Annotation data¶
Currently, SceneFun3D provides three categories of annotated data:
- Functional interactive element annotations
- Language task descriptions
- Motion annotations
In the sections below, we describe the provided data for each category. Each annotation is accompanied with a unique identifier of the form xxxxxxxx-xxxx-xxxx-xxxx-xxxxxxxxxxxx.

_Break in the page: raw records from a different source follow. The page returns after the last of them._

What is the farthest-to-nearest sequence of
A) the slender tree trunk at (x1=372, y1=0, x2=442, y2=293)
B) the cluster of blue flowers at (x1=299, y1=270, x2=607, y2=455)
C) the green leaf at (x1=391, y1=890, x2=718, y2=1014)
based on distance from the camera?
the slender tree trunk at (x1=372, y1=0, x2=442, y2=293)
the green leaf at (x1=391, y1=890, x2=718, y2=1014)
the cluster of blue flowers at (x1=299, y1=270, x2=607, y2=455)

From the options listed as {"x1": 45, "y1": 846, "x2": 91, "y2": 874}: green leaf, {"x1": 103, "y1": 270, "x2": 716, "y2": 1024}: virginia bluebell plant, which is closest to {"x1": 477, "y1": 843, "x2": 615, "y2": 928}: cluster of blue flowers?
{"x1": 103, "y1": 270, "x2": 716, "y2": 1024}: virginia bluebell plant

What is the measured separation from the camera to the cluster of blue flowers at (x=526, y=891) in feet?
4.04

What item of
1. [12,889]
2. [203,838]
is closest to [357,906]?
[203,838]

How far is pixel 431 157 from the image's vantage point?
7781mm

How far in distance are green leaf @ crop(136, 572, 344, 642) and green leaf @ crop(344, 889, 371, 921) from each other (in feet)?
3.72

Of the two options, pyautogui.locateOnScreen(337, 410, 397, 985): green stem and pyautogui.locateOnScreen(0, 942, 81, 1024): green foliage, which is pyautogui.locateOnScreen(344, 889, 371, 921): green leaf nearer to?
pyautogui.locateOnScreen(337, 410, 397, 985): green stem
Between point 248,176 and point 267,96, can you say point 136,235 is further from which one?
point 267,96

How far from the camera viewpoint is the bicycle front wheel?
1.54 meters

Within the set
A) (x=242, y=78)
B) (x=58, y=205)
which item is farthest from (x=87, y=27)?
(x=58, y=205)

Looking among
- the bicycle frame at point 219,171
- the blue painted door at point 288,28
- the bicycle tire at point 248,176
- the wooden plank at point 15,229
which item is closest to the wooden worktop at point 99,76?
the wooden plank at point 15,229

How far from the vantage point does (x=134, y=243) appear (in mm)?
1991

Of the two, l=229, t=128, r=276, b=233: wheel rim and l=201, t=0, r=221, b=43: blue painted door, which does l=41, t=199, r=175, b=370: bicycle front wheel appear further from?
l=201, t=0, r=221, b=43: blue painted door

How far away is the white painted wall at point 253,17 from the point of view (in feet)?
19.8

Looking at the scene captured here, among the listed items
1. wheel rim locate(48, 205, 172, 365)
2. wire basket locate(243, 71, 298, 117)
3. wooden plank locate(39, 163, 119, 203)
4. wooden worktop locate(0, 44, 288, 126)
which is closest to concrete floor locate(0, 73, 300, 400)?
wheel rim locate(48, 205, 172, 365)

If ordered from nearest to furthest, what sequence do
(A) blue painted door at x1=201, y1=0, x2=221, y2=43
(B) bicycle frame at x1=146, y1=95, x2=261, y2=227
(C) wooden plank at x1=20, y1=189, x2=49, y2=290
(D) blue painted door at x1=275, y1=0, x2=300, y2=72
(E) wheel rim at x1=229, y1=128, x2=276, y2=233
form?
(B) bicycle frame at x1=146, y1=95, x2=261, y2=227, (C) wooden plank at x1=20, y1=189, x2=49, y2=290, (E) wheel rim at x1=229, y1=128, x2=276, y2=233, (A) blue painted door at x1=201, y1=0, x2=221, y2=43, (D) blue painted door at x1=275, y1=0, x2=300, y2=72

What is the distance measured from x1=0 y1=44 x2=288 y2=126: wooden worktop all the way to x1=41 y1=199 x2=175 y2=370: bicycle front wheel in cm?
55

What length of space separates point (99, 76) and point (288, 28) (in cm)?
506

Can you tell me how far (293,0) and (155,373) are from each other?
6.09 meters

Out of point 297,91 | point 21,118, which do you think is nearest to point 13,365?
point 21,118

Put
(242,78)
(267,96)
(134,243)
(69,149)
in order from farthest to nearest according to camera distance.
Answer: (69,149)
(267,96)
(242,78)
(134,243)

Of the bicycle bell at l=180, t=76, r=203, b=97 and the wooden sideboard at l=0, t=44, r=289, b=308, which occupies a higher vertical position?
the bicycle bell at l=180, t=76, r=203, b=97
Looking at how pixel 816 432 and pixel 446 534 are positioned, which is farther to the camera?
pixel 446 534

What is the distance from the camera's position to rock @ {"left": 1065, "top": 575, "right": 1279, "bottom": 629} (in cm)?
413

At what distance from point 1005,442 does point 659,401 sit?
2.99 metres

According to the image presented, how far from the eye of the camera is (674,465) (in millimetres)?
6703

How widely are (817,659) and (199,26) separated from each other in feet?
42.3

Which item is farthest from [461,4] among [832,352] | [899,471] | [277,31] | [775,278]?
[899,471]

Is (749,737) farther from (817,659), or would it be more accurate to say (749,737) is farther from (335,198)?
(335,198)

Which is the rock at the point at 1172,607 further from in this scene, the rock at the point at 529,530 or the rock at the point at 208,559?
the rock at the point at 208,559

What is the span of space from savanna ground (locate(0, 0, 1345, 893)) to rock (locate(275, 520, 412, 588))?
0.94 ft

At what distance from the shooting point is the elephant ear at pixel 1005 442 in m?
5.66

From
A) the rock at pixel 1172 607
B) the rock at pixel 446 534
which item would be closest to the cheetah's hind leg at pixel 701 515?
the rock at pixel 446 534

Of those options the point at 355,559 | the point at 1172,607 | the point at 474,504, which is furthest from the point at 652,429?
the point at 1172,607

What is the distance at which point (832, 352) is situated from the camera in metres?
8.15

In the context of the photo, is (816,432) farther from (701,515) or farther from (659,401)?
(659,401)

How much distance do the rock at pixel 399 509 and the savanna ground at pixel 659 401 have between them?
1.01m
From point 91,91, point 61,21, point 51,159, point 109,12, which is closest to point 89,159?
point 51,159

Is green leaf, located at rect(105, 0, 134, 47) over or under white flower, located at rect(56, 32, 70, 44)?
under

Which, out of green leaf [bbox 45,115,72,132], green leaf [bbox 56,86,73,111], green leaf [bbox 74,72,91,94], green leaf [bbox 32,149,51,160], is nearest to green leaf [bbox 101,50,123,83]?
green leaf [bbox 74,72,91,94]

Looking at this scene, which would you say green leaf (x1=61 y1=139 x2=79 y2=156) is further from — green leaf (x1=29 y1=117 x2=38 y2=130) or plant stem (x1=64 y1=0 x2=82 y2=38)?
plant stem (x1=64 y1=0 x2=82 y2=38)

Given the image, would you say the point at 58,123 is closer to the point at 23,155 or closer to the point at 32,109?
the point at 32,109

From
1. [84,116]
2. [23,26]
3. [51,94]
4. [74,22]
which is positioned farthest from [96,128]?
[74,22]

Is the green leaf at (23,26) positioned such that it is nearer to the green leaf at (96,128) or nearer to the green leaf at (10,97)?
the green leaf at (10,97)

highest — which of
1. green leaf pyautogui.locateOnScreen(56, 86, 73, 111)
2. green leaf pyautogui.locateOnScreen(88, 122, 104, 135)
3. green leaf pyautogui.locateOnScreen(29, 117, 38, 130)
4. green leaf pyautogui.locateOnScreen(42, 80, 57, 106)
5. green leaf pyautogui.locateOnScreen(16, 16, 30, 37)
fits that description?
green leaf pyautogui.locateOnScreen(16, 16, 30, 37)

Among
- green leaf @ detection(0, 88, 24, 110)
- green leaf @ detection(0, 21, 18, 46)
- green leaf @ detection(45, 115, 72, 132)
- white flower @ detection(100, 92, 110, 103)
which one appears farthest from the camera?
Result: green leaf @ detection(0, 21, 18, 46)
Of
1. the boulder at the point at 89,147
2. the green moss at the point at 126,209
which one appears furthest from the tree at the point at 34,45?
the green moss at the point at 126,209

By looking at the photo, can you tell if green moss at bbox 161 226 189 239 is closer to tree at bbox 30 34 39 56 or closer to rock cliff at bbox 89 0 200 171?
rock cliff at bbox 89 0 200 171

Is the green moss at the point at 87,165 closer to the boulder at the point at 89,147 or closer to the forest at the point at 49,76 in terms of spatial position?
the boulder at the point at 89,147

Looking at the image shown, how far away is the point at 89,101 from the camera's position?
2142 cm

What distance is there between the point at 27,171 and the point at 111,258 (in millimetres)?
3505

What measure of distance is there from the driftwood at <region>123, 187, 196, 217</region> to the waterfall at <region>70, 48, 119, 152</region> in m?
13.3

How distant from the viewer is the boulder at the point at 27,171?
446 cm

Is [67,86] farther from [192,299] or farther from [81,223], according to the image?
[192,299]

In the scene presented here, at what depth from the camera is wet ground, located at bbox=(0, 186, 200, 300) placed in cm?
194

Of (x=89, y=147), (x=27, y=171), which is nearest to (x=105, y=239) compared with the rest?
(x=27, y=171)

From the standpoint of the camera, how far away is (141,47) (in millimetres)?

Functional interactive elements¶
The format of the functional interactive element annotations can be seen below.
{
"visit_id": the identifier of the scene,
"annotations": [
{
"annot_id": unique id of the annotation,
"indices": the mask indices of the original laser scan point cloud ({visit_id}_laser_scan.ply) that comprise the functional interactive element instance,
"label": affordance label
},
...
]
}
Currently, the SceneFun3D dataset contains interactions with the following affordance labels:
| Label | Description |
|---|---|
| rotate | functionalities that are adjusted by a rotary switch knob, e.g., thermostat |
| key_press | surfaces that consist of keys that can be pressed, e.g., remote control, keyboard |
| tip_push | functionalities that can be triggered by the tip of the finger, e.g., light switch |
| hook_pull | surfaces that can be pulled by hooking up fingers, e.g., fridge handle |
| pinch_pull | surfaces that can be pulled through a pinch movement, e.g., drawer knob |
| hook_turn | surfaces that can be turned by hooking up fingers, e.g., door handle |
| foot_push | surfaces that can be pushed by foot, e.g., foot pedal of a trash can |
| plug_in | surfaces that comprise electrical power sources |
| unplug | removing a plug from a socket |
In addition to these affordance categories, we have annotated functionalities whose geometry or the parent object’s geometry is not well-captured in the laser scans (e.g., reflective or transparent surfaces) under the label exclude. These cases are excluded during the evaluation process.
Language task descriptions¶
The format of the natural language task descriptions can be seen below.
{
"visit_id": the identifier of the scene,
"descriptions": [
{
"desc_id": unique id of the description,
"annot_id": [
list of the associated annotation id's in the *annotations.json* file
],
"description": language instruction of the task
},
...
]
}
We highlight that, in some cases, more than one instance of functional interactive elements may correspond to a single language task description.
Motion annotations¶
The format of the motion annotations can be seen below.
{
"visit_id": the identifier of the scene,
"motions": [
{
"motion_id": unique id of the description,
"annot_id": the associated annotation id in the *annotations.json* file,
"motion_type": motion type (rotational or translational),
"motion_dir": motion direction (three element array),
"motion_origin_idx": point index of the original laser scan point cloud ({visit_id}_laser_scan.ply) which comprises the motion axis origin ,
"motion_viz_orient": motion visualization orientation (optional)`
},
...
]
}